Mobility of beads in a four day biofilm was reduced as compared to a two day old biofilm (figure 2 a, b), though again the motion is size but not location dependent. PEGylated beads are presumably experiencing steric confinement, so any decrease in mobility can be attributed to increased crowding of the probes by biological materials. The increased confinement observed is likely due to the accumulation of biological material from bacterial multiplication and/or release of additional EPS components as no solid materials are externally introduced into the biofilm over its growth period.

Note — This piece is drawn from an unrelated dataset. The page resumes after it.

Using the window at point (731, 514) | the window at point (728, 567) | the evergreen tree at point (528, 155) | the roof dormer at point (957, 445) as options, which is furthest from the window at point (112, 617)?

3.3 Charge density in biofilms is spatially heterogeneous, with higher density near the substrate

By measuring the motions of carboxylated beads (the base bead on which the other types are constructed) in addition to PEGylated beads, it is possible to distinguish between charge-dependent and steric interactions, and to determine which ones are impacting measured materials properties. This is important as recent work has indicated that in Staphylococcus epidermidis, viscoelasticity is likely mediated by self-interactions between various components of the EPS, rather than entanglements of the polysaccharides due to topological constraints [48].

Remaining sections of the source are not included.